# What props and backgrounds do you find yourself always using?



## LoloMcRo (Mar 4, 2014)

Hey guys! I'm wanting to buy some new backgrounds and props for this new year. I've had a crazy increase in baby/children photography (portraits) and I don't want my current set up to become stale. Also, I'd like to gear up for my senior shoots this summer and fall. What are some props and backgrounds that you find yourself always using or that you couldn't live without? Or maybe you have some tips on how to reuse props and backgrounds without them getting super repetitive? Obviously, I have some things in mind, but two or more heads are always better than one  Thank you!


----------



## tirediron (Mar 5, 2014)

Savage seamless grey & Roscoe gels!


----------



## kathyt (Mar 5, 2014)

Find out what your client base wants. Do some additional market research. When I shot seniors I would rarely have the client ask for too many props. If they wanted props, they would bring their own. (Such as items they used in high school, instruments, jerseys, etc.)


----------



## Gavjenks (Mar 5, 2014)

I assume you mean studio, which I don't do very much of. But outdoors: foliage (seasonal if possible like cherry blossoms or yellow/red fall trees, snowy conifers in winter, etc.), brick walls, water, any sort of old buildings (weathered wood, stone, etc.).


----------

## Entries
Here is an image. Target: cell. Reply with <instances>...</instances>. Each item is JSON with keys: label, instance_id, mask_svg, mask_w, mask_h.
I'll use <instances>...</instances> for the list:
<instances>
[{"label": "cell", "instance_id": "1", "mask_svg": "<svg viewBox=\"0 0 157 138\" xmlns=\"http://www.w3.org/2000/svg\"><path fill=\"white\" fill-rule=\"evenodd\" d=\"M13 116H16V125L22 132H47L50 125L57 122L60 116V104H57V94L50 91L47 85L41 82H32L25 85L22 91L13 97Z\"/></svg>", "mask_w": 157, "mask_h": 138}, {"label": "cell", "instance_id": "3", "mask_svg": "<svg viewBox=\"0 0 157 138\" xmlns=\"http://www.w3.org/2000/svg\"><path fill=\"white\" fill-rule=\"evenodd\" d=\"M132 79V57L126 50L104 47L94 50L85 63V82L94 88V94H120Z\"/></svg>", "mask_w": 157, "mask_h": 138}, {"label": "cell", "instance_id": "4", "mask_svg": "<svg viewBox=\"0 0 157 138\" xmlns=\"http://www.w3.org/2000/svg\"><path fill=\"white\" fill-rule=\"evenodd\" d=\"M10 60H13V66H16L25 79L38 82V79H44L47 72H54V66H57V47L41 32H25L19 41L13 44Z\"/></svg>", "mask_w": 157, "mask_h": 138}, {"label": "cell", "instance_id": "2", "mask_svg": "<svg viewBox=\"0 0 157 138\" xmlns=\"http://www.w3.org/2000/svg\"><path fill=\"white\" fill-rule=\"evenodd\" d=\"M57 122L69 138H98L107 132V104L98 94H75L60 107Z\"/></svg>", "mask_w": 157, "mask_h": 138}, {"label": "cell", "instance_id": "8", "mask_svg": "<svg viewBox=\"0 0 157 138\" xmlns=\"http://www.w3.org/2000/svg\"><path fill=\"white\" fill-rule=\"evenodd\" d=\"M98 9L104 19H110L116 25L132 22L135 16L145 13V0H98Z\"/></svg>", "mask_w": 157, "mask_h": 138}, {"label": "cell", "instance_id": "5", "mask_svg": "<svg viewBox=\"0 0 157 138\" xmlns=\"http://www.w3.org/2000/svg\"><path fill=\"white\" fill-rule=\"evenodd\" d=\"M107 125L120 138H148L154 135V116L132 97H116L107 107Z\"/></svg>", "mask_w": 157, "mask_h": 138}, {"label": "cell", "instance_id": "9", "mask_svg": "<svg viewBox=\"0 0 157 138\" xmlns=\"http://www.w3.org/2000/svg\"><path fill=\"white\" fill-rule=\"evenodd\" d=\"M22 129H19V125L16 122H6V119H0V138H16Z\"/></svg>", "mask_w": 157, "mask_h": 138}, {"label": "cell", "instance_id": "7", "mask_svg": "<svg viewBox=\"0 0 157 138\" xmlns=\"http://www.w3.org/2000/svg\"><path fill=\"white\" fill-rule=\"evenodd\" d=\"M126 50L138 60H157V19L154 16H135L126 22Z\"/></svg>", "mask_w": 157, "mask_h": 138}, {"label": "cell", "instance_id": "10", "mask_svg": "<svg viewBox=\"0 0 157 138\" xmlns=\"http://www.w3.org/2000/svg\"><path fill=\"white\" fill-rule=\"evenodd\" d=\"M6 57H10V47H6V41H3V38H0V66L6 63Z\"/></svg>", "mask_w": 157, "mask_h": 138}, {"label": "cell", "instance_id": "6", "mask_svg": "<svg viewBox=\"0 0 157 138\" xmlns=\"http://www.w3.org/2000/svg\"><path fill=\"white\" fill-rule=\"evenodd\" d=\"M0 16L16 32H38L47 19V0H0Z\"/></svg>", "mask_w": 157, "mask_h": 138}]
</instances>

## Tasks to perform
• 1. Reproduce the stretch from "Find out what" through "instruments, jerseys, etc.)" in the thread on props and backgrounds.
• 2. Summarize the thread on props and backgrounds in two sentences.

## Answers given
• 1.
Find out what your client base wants. Do some additional market research. When I shot seniors I would rarely have the client ask for too many props. If they wanted props, they would bring their own. (Such as items they used in high school, instruments, jerseys, etc.)

• 2. LoloMcRo asks which props and backgrounds others always use, citing a big increase in baby and children portraits and upcoming senior shoots, and also asks for tips on reusing them without getting repetitive. Replies recommend Savage seamless grey and Roscoe gels, advise finding out what clients want because seniors rarely asked for props and brought their own, and suggest outdoor settings such as foliage, brick walls, water and old buildings.